4. Sevanam: Melayani Orang Tua dan Anak sebagai Jalan Bhakti
Sebaliknya, anak yang mulai tumbuh dan melayani orang tuanya dengan ketulusan—mengambilkan air, memijat saat kelelahan, atau sekadar membantu menyapu rumah—sedang menjalani proses sevanam. Tapi hal ini juga berlaku sebaliknya.
Orang tua yang merawat, mengasuh, bahkan bangun tengah malam demi anaknya, juga sedang mengabdi pada dharma keluarga. Di sana ada bhakti, dan bhakti adalah jalan menuju penyucian diri.
Sebagaimana sloka berikut
mātṛ devo bhava, pitṛ devo bhava, ācārya devo bhava, atithi devo bhava
(Taittirīya Upaniṣad 1.11.2)
“Jadikanlah ibumu sebagai dewa. Jadikanlah ayahmu sebagai dewa. Jadikanlah gurumu sebagai dewa. Jadikanlah tamumu sebagai dewa.”
Sloka ini bukan hanya mengajarkan penghormatan anak pada orang tua, tapi juga menjadi pengingat bagi para orang tua untuk terus menjaga kesucian dalam perilaku mereka, karena mereka tengah memainkan peran suci dalam kehidupan anak-anaknya.
Sebagai orang tua, aku tahu aku tak sempurna.
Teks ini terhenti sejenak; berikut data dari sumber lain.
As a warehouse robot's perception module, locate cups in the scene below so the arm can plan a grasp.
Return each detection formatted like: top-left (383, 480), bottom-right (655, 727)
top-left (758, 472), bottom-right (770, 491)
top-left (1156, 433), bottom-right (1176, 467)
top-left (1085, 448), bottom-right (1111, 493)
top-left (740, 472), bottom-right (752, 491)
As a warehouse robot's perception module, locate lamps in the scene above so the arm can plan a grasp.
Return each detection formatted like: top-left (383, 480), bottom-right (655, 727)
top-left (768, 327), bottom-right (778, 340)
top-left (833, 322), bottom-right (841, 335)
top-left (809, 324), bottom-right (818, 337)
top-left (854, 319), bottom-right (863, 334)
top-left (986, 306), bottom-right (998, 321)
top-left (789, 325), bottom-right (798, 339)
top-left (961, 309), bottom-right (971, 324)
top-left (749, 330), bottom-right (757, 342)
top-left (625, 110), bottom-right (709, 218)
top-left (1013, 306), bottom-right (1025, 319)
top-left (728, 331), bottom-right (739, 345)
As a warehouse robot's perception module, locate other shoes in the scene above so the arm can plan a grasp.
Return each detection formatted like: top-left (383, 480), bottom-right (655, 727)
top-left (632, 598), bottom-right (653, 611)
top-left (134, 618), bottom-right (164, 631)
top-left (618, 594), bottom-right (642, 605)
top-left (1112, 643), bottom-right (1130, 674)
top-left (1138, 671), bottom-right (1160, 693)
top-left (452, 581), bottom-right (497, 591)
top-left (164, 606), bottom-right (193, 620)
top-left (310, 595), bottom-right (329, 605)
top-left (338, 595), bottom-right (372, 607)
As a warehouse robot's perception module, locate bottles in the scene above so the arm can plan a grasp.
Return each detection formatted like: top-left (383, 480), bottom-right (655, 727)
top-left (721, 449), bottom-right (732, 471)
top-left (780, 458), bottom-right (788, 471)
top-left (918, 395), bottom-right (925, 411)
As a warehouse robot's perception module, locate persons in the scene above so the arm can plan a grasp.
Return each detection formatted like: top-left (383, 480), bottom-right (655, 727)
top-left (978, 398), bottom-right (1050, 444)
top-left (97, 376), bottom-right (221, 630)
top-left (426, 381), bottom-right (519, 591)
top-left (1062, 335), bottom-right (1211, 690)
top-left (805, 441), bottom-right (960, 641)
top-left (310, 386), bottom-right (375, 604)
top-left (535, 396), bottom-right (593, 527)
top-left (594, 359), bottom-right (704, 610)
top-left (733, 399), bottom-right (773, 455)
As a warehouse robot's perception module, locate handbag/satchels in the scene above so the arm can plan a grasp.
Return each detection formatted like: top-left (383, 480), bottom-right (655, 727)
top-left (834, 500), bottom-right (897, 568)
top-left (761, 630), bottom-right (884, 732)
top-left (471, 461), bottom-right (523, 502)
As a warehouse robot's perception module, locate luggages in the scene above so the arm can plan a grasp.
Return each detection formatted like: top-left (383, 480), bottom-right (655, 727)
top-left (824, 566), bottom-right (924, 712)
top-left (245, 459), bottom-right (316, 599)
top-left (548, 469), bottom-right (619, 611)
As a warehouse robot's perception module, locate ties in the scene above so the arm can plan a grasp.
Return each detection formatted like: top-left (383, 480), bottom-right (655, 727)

Kadang suaraku meninggi, kadang aku kelelahan, kadang aku lalai memahami batin anakku. Tapi aku percaya, selama aku terus kembali pada niat baik dan belajar dari cinta, maka setiap hari adalah kesempatan baru untuk menjadi “orang suci” bagi anak-anakku.
Menyucikan diri dan menyucikan anak bukan tentang menjadi sempurna, tapi tentang terus menyalakan cahaya kecil dalam rumah tangga kita—dengan kata-kata yang baik, pelukan yang tulus, percakapan yang penuh perhatian, dan tindakan kasih yang sederhana.
Itulah dharma keluarga. Itulah tirtha pertama dalam hidup seorang manusia. Dan itulah jalan penyucian yang paling dekat: di rumah kita sendiri.